Me: My day was particularly uneventful. I’m tired of these breakouts, though.
Mom: Have you been using your cream?
Me: Well I’ve stopped because I feel like nothing has made it improve drastically. I felt like it wasn’t really doing me too much good.
Mom: Oh, okay. Well I understand.
Me: I just need to stop eating junk. Everytime I eat junk food, it shows up on my face the next day. I feel like a prisoner to vegetables. I don’t wanna be a prisoner!
Mom: Yeah…you are.
Me: Ugh. Well, I’m gonna get ready for bed.
Mom: Oh good, then I guess you won’t be needing that cake I brought for you.
Me: Oh, no.

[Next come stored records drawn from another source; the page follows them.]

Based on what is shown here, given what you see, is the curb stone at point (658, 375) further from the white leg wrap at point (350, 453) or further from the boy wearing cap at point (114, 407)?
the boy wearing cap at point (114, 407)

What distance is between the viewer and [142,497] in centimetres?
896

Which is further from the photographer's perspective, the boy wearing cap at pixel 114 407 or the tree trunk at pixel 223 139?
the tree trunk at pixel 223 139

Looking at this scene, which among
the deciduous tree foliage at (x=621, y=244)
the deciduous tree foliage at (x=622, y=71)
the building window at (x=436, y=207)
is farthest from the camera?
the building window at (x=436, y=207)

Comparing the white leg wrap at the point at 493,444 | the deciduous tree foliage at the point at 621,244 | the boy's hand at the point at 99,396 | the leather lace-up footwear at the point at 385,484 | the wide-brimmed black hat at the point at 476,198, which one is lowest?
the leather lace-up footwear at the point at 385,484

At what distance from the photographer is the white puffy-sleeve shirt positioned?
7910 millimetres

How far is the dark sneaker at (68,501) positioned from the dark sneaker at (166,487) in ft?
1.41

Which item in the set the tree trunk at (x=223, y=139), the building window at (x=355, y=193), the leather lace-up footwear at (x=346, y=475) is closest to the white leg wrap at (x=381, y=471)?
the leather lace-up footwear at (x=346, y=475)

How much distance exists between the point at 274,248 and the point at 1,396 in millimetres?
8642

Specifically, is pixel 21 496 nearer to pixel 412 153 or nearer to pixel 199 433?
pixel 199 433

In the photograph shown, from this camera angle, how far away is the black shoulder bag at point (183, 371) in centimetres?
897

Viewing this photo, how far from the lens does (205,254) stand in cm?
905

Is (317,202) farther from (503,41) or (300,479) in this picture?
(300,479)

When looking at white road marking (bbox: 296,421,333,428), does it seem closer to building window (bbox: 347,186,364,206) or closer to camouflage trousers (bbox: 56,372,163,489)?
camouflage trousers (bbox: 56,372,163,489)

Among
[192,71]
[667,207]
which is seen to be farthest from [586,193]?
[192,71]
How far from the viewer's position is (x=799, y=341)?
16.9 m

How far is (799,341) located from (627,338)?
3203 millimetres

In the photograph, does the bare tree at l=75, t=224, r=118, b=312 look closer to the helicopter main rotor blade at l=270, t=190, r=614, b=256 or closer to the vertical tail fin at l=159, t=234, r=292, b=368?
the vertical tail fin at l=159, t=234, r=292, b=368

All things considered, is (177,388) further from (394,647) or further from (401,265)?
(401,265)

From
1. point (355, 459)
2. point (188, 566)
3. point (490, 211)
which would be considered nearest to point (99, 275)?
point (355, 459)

Give me the cake.
Mom: You just gave me your speech about how you were gonna do better…I figured you wouldn’t want it.
Me: Where’s the cake!?
And I ate it. And it was good. And two minutes later I started having acid reflux. Totally not worth it.
I think we’ve all been here. We recognize that we need to change what we’re doing to get our desired results; however, we seem to be unwilling to make the necessary sacrifices.
In my defense, I’m just now coming into this whole adult thing. The longer I’m here, the more I realize that something’s gotta give. I can’t have my cake and eat it too, pun intended. I have realized more than ever that the things I want to accomplish are going to cause me to have to sacrifice. Life has been mostly fun and games (and several tears, but that’s neither here nor there) up until this point, but it’s starting to get real. That “hey, you’re not in college anymore so you can’t screw around with life all the time” lightbulb has gone off, ladies and gents.
I have been hesitant to go to the “next level” because I have been unwilling to sacrifice. I want to be able to hang out all the time, and party like it’s 1999, but still have enough energy to make it through the day and get serious workouts in. I know good and well that this isn’t possible (for me), but I lived in denial. I want to eat out four times a week and still save money. I have wanted a life of leisure and folly with all the spoils of a life of zeal and discipline.
It’s almost embarassing to reveal this about myself, but, hey, I’m not perfect. And I know I’m not the only one. We all have something(s) that we want out of life. What we don’t all have is the willingness to sacrifice in order to get those things.
So right now, check yourself. What have you been BS-ing with yourself about? Are you really ready to make that sacrifice? It ain’t always pretty. I’ve finally decided. Have you?